▶ **Exercise requirements**
Transcribe the data below verbatim from the line with "The majority of" to the line with "Answer (YES/NO): YES". Include both of those lines.

▶ **Exercise data**
§
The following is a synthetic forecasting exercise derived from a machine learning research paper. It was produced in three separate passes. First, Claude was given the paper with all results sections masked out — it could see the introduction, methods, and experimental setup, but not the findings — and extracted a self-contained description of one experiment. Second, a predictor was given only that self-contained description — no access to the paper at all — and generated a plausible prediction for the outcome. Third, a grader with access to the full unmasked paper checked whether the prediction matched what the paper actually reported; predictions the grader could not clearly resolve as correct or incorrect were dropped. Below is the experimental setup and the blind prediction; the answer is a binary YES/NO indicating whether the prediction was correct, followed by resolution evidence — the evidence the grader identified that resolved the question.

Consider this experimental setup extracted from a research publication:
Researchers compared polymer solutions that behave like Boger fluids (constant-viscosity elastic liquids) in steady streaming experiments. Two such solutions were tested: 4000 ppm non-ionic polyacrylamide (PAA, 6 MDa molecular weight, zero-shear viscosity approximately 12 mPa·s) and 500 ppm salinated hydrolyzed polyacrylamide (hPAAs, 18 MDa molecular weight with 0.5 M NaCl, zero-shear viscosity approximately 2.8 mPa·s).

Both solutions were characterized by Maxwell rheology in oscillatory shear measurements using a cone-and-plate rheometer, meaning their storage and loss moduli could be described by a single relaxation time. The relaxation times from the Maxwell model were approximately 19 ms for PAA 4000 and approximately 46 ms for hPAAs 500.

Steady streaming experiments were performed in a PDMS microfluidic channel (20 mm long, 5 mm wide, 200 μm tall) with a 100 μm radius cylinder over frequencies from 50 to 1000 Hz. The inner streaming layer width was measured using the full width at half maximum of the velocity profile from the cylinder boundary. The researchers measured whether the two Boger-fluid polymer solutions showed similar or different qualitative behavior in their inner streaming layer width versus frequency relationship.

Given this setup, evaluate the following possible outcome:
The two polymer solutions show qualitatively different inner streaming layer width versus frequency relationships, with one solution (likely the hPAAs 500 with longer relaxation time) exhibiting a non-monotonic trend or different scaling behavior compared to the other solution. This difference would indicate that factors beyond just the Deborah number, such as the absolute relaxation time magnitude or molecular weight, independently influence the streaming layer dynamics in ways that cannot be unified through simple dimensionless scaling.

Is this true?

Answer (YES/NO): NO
§
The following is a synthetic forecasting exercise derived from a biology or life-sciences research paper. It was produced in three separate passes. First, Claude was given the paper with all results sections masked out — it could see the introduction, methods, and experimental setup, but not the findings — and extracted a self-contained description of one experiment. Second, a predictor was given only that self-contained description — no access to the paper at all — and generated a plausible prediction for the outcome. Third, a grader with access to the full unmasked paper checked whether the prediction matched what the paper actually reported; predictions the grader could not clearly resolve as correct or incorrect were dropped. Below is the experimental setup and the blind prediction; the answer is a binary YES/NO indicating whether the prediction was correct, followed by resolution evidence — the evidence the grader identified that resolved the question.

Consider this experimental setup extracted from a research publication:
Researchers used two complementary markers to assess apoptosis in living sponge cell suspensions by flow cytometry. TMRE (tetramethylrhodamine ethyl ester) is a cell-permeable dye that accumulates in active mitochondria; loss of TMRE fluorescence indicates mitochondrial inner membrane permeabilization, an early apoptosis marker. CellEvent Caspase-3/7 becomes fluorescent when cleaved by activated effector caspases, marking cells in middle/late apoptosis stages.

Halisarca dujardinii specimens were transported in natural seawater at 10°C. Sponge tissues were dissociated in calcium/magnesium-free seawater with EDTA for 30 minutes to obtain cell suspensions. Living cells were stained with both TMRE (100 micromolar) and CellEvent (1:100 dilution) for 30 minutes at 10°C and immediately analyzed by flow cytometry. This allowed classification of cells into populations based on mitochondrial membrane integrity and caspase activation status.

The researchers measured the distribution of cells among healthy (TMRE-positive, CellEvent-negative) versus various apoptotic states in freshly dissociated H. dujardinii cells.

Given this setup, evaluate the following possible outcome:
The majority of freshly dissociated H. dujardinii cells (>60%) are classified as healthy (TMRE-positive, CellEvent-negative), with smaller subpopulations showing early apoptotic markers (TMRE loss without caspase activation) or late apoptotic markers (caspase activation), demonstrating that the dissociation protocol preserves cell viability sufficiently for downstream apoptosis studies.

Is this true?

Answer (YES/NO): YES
§
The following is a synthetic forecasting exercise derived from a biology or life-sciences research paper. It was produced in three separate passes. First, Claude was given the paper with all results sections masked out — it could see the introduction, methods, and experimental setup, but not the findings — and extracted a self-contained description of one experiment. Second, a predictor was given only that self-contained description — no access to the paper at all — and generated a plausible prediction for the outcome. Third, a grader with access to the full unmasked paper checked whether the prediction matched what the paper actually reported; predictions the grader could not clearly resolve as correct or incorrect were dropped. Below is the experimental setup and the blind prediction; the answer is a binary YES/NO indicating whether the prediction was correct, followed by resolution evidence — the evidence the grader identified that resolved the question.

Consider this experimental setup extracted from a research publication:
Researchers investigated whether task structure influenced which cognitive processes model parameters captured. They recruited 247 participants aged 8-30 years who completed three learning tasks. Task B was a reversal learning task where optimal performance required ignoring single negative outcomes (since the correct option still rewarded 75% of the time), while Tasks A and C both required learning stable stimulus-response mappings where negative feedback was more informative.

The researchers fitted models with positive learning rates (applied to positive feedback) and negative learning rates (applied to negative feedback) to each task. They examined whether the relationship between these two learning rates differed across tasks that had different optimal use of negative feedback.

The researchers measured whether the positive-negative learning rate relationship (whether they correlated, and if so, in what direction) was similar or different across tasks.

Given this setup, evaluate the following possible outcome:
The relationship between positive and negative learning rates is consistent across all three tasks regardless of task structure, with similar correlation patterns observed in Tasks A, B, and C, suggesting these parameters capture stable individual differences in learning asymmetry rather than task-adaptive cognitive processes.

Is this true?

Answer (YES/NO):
§
▶ **Written solution**
The majority of freshly dissociated H. dujardinii cells (>60%) are classified as healthy (TMRE-positive, CellEvent-negative), with smaller subpopulations showing early apoptotic markers (TMRE loss without caspase activation) or late apoptotic markers (caspase activation), demonstrating that the dissociation protocol preserves cell viability sufficiently for downstream apoptosis studies.

Is this true?

Answer (YES/NO): YES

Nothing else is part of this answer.